▶ **Problem description**
Lines from the one containing "NY3404 : Loughrigg Tarn by Tom Richardson" through the last line of the data are to be returned exactly, both ends included, minus any pictures.

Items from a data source
^^^^^^^^

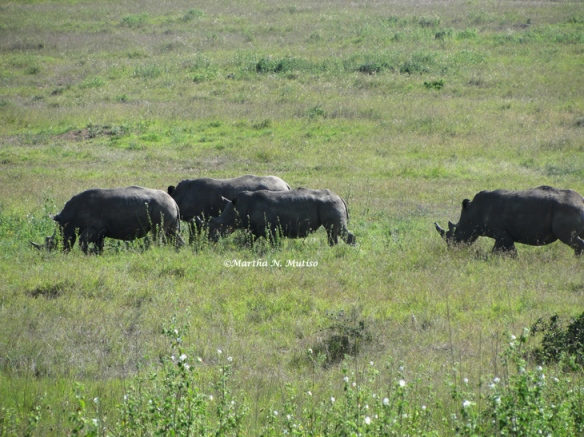 The White Rhinos (Ceratotherium simum)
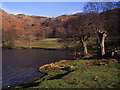 NY3404 : Loughrigg Tarn by Tom Richardson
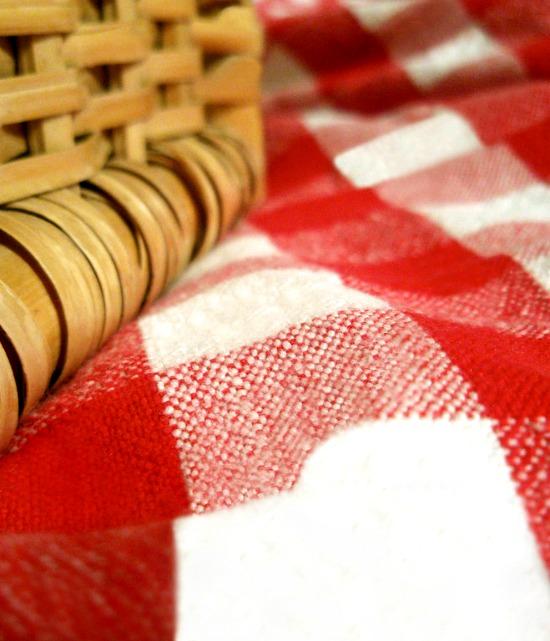 picnic basket blanket red white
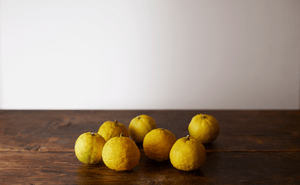 The Power of Sour: Yuzu for a New You - BotanicLab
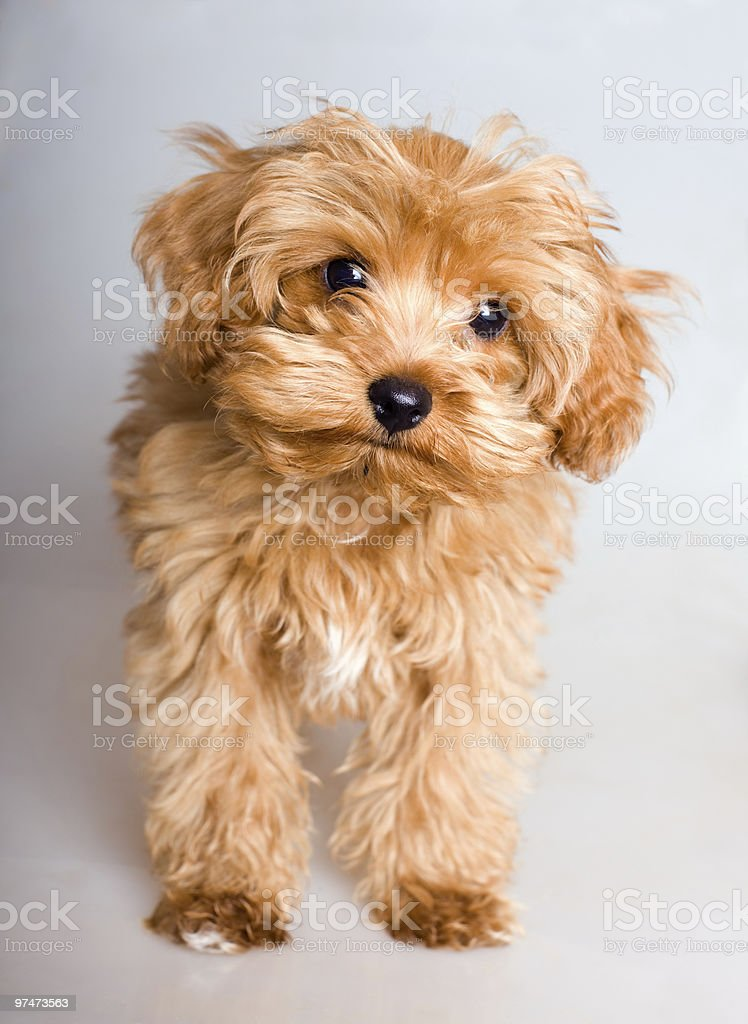 Brown puppy stock photo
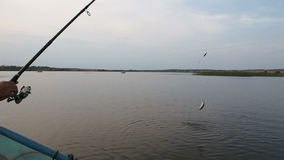 Fisherman stock video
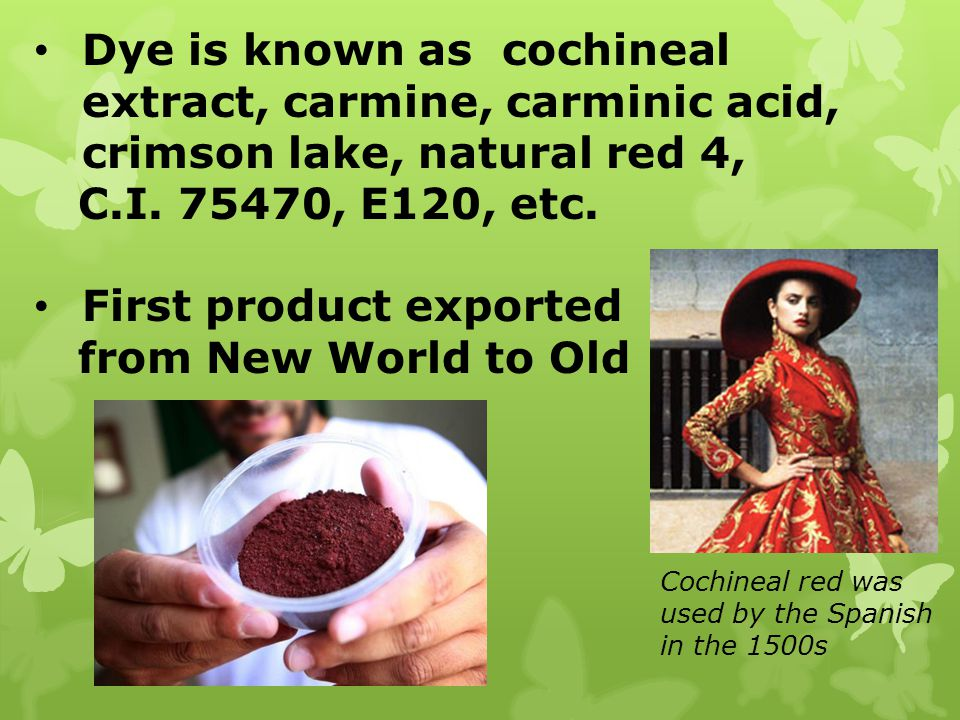 First product exported from New World to Old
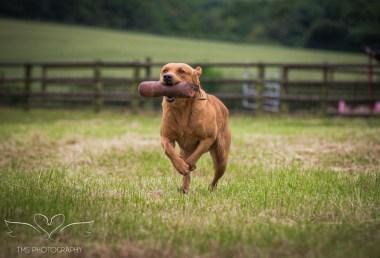 Dog_equine_Photographer_Derbyshire (25 of 74)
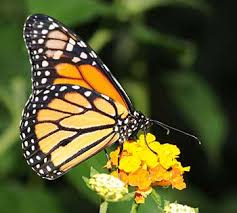 butterfly wings nature to learn about flight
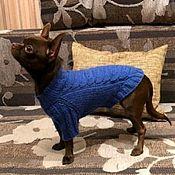 """Одежда для питомцев ручной работы. Ярмарка Мастеров - ручная работа Свитерок """"Колосок"""" для комнатной собачки или кошки. Handmade."""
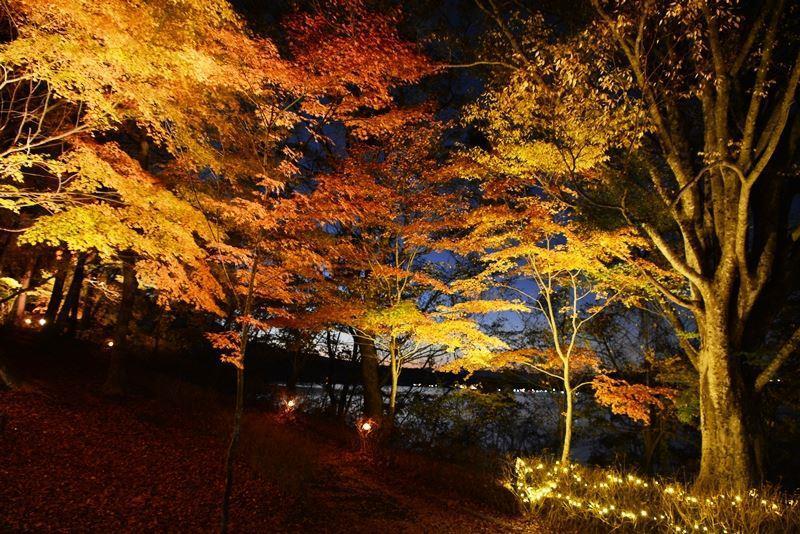 山中湖ライトアップ (8)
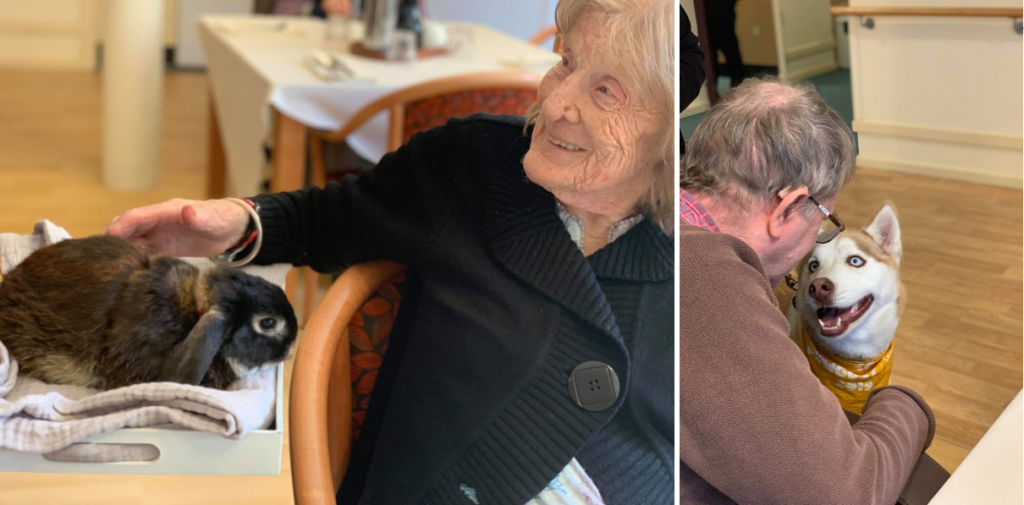Animal assisted therapy at Japara South Yarra care home: residents stroke huskies and rabbit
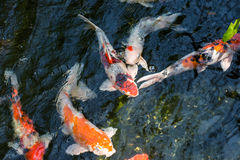 Koi fish in a pond close up Royalty Free Stock Photos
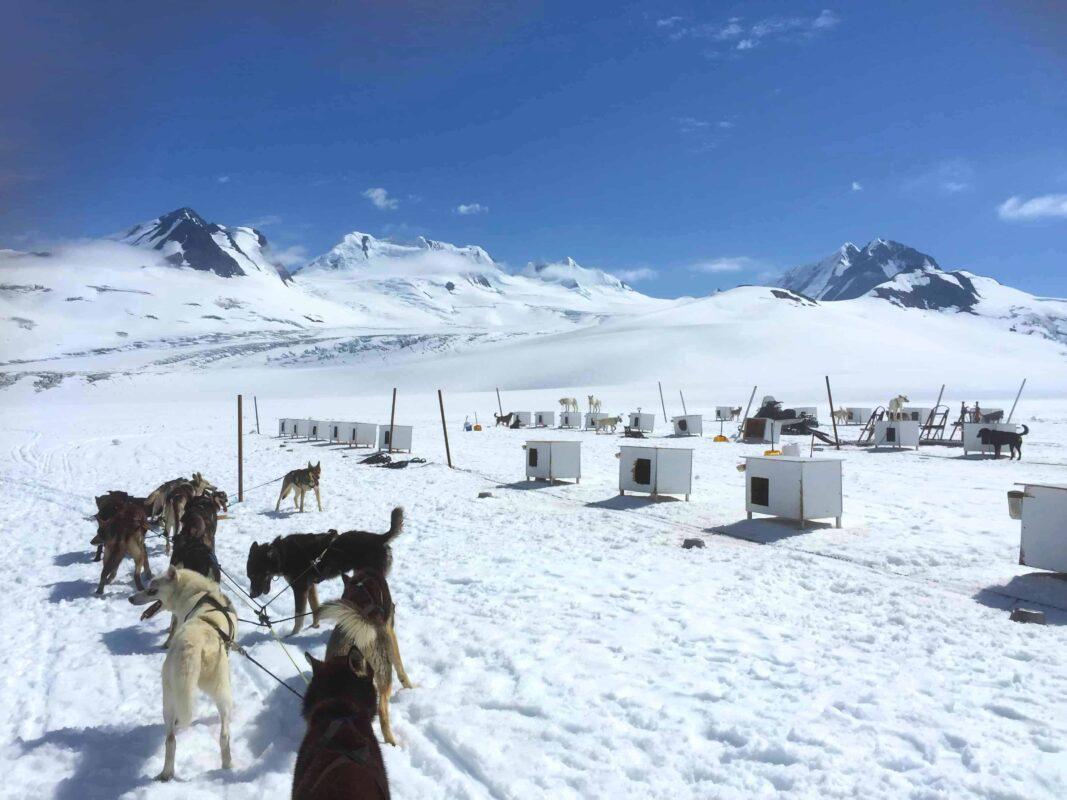 3. Best Alaska Dog Sledding Tours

^^^^^^^^

▶ **Exercise result**
 NY3404 : Loughrigg Tarn by Tom Richardson
 picnic basket blanket red white
 The Power of Sour: Yuzu for a New You - BotanicLab
 Brown puppy stock photo
 Fisherman stock video
 First product exported from New World to Old
 Dog_equine_Photographer_Derbyshire (25 of 74)
 butterfly wings nature to learn about flight
 """Одежда для питомцев ручной работы. Ярмарка Мастеров - ручная работа Свитерок """"Колосок"""" для комнатной собачки или кошки. Handmade."""
 山中湖ライトアップ (8)
Animal assisted therapy at Japara South Yarra care home: residents stroke huskies and rabbit
 Koi fish in a pond close up Royalty Free Stock Photos
 3. Best Alaska Dog Sledding Tours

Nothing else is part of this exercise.